66.  In the xy-plane, if C is the circle $x^2 + y^2 = 9$, oriented counterclockwise, then $\oint \limits_C -2y \; dx + x^2 \; dy =$
(A) $0$
(B) $6\pi$
(C) $9\pi$
(D) $12\pi$
(E) $18\pi$.

Solution:
The hypothesis for Green's Theorem is satisfied since $C$ is a positively oriented, piecewise smooth, simple closed curve.
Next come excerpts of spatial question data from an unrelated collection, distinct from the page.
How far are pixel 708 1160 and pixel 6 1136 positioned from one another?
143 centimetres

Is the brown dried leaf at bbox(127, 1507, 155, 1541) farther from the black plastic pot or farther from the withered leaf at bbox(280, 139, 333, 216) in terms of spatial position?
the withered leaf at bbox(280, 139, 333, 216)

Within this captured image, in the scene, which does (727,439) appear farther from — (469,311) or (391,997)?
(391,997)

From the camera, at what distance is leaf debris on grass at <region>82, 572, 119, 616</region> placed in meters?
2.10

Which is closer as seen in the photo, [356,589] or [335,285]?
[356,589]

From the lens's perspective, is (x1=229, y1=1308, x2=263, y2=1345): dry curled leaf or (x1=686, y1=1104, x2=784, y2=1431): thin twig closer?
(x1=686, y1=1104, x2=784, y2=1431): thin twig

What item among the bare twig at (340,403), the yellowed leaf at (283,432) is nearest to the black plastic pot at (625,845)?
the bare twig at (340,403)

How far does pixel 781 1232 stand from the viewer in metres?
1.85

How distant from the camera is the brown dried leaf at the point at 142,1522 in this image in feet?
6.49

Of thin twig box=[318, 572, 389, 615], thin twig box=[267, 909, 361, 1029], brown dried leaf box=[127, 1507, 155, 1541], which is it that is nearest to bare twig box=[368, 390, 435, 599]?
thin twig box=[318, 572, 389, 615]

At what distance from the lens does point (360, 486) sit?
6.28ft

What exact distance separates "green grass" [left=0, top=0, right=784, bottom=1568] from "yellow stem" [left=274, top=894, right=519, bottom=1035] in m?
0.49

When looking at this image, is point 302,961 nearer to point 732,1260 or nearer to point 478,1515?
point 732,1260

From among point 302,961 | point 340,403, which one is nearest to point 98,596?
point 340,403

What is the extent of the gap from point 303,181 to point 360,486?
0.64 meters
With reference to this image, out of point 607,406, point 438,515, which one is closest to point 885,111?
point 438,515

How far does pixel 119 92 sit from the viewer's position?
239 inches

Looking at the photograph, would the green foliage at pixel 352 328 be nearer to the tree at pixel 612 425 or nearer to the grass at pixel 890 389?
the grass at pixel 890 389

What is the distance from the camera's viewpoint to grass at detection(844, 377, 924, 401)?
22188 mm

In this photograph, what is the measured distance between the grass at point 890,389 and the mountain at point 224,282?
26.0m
So
$I = \oint_C -2y dx + x^2 dy = \oint_C P dx + Q dy = \iint_D \frac{\partial Q}{\partial x} - \frac{\partial P}{\partial y} dA$,
where $D$ is the region enclosed by the circle $C$ centered at the origin and radius 3.
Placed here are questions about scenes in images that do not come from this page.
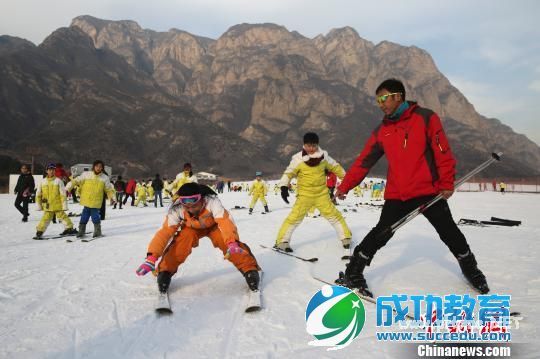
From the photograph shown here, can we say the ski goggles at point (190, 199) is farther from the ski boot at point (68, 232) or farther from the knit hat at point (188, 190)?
the ski boot at point (68, 232)


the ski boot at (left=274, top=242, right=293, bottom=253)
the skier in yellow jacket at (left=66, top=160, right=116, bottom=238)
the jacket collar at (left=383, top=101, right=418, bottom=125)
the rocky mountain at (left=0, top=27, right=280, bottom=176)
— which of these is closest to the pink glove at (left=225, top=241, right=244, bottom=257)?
the jacket collar at (left=383, top=101, right=418, bottom=125)

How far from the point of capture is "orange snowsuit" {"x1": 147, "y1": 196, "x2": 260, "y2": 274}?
3680 mm

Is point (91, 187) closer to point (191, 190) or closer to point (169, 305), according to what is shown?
point (191, 190)

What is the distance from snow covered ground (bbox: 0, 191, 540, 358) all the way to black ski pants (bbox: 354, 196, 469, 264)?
0.55 metres

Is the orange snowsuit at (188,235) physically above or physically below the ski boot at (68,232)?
above

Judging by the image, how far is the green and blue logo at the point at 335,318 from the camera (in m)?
2.69

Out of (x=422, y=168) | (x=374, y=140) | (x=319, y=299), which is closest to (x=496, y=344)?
(x=319, y=299)

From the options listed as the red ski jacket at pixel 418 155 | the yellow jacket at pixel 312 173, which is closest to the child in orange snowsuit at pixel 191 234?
the red ski jacket at pixel 418 155

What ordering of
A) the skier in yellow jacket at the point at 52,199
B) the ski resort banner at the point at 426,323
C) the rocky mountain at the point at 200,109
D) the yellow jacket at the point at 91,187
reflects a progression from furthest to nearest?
1. the rocky mountain at the point at 200,109
2. the skier in yellow jacket at the point at 52,199
3. the yellow jacket at the point at 91,187
4. the ski resort banner at the point at 426,323

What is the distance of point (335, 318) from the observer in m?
2.94

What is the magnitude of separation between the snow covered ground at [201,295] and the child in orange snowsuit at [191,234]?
0.31 meters

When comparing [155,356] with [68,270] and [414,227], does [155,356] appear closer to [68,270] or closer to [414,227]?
[68,270]

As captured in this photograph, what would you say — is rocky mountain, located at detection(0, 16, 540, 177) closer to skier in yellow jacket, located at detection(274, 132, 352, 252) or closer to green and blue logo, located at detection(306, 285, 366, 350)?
skier in yellow jacket, located at detection(274, 132, 352, 252)

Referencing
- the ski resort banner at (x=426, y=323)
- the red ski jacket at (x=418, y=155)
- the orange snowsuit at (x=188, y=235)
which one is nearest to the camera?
the ski resort banner at (x=426, y=323)
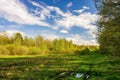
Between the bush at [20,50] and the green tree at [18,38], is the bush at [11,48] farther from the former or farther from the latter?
the green tree at [18,38]

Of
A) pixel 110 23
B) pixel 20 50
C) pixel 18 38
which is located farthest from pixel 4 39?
pixel 110 23

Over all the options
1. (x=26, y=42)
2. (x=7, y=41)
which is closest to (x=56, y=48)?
(x=26, y=42)

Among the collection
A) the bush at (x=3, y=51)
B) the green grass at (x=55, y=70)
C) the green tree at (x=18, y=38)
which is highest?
the green tree at (x=18, y=38)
$I = \iint_D 2x + 2 dA = \int_0^{2\pi} \int_0^3 2(r \cos \theta + 2) r dr d\theta$.
$I = \int_0^{2\pi} \int_0^3 2r^2 \cos \theta + 2r dr d\theta$
$I = \int_0^{2\pi} \frac{2r^3}{3} \cos \theta + r^2 |_0^3 d\theta$
$I = \int_0^{2\pi} 18 \cos \theta + 9 d\theta$
$I = 18 \sin \theta + 9 \theta \vert_0^{2\pi} = 18 \sin (2\pi) + 9(2\pi) - 18 \sin (0) - 9(0) = 18 \pi$.

::

Alternative Solution:
Parametrize using the circle centered at the origin with radius 3:
$x = r \cos \theta = 3 \cos \theta$ and $y = r \sin \theta = 3 \sin \theta$,
where $\theta \in [0, 2 \pi]$. Thus,
$dx = -3 \sin \theta d\theta$ and $dy = 3 \cos \theta d\theta$. And so
$I = \oint_C -2y dx + x^2 dy = \int_0^{2\pi} -2(3\sin \theta) (-3 \sin \theta d\theta) + (3 \cos \theta)^2 (3 \cos \theta d\theta)$
$I = \int_0^{2\pi} 18 \sin^2 \theta d\theta + 27 \cos^3 \theta d\theta$.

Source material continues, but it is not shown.